■ TUS TAREAS
- a) Enumera, según el texto sobre el 2 de octubre de 1968, las formas con que fue respondida la exigencia de libertad y democracia de aquella generación.
- b) Prosigue el texto sobre el 2 de octubre de 1968 a partir de su última oración.

■ TEXTO DE LECTURA
****

¡Que nunca se olvide!

El Radar 

Por Jesús Aguilar

La Plaza de las Tres Culturas no es —y no puede ser— un espacio neutro en la memoria colectiva mexicana. Cada año, cientos —miles— de voces vuelven al sitio donde la exigencia de libertad y democracia de una generación fue respondida con balas, detenciones y silencio oficial. 

Lo sucedido el 2 de octubre de 1968 no fue un error táctico ni un exceso aislado: fue una operación de represión que terminó en violaciones graves a los derechos humanos y en la pérdida de vidas de estudiantes, trabajadoras y trabajadores, y vecinos que se congregaron para exigir cambios. 

Para comprender por qué no se puede olvidar es necesario recordar el contexto: 1968 fue un año global de convulsión social —la Guerra Fría marcaba agendas, y el Estado mexicano, preocupado por la estabilidad y por la imagen del país ante los Juegos Olímpicos que se inauguraban semanas después, decidió contener a la protesta estudiantil con mano dura. Esa combinación de temor a la subversión y la obsesión por el orden público configuró un clima en el que la respuesta institucional privilegió la represión antes que el diálogo.

****

■ EXTRACTO DEL MATERIAL
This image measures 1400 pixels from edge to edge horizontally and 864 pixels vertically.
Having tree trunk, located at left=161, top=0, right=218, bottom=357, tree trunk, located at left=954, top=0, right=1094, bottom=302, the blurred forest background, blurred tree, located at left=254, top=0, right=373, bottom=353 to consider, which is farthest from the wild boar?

****

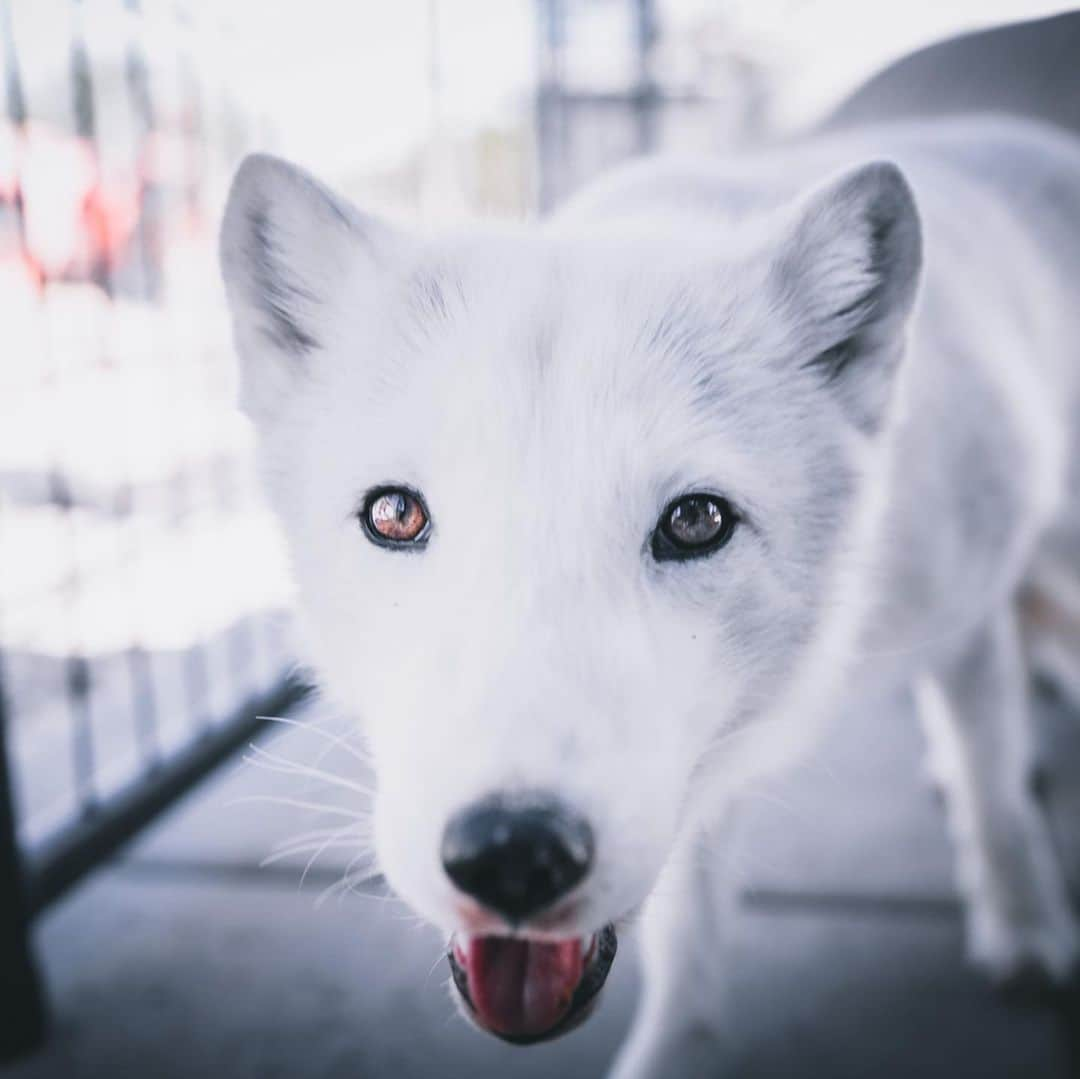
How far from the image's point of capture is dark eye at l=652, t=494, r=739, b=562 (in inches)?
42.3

****

■ RESPUESTAS A TAREAS
- a) Balas, detenciones y silencio oficial.

- b)
Las cifras y los relatos siguen siendo un terreno de disputa y de dolor: distintos archivos, testimonios y estudios han estimado que la matanza dejó entre varios decenas y varios centenares de muertos —algunas reconstrucciones con documentos desclasificados y trabajos de archivo suman entre 300 y 400 víctimas directas o indirectas—, además de cientos de heridos y detenidos. Las cifras oficiales iniciales minimizaron el alcance; la verdad completa emergió de a poco, a través de testimonios, de papeles guardados y de la presión de la sociedad. 

La impunidad ha sido otro de los legados más dolorosos. A lo largo de décadas hubo intentos judiciales y políticos para deslindar responsabilidades; algunos procesos llegaron a la Fiscalía o a tribunales, otros quedaron archivados, y figuras como Luis Echeverría fueron perseguidas políticamente y, más tarde, desestimadas por falta de pruebas en procedimientos penales. Esa sensación de justicia esquiva alimenta la exigencia de memoria: no basta reconocer moralmente la tragedia si no hay verdad robusta y mecanismos que prevengan la repetición. 

Con los años se han abierto archivos, se han desclasificado telegramas, fotografías y reportes de inteligencia que ayudan a reconstruir la secuencia de hechos y los mecanismos del Estado para vigilar, infiltrar y, finalmente, reprimir. El acceso a esos documentos fue posible gracias a archivos nacionales y a labores de investigación que—poco a poco— fueron desmontando la versión oficial inicial. La memoria documental es imprescindible para la justicia y para la historia. 

Hoy existe además un reconocimiento institucional que, aunque tardío, cambia el lenguaje público: en 2024 el Estado mexicano publicó en el Diario Oficial un acuerdo en el que se reconoce que la matanza constituyó un crimen de lesa humanidad y ofreció disculpas públicas a las víctimas y sus familias. Ese acto no borra la historia, pero obliga a repensar la rendición de cuentas y las medidas de reparación.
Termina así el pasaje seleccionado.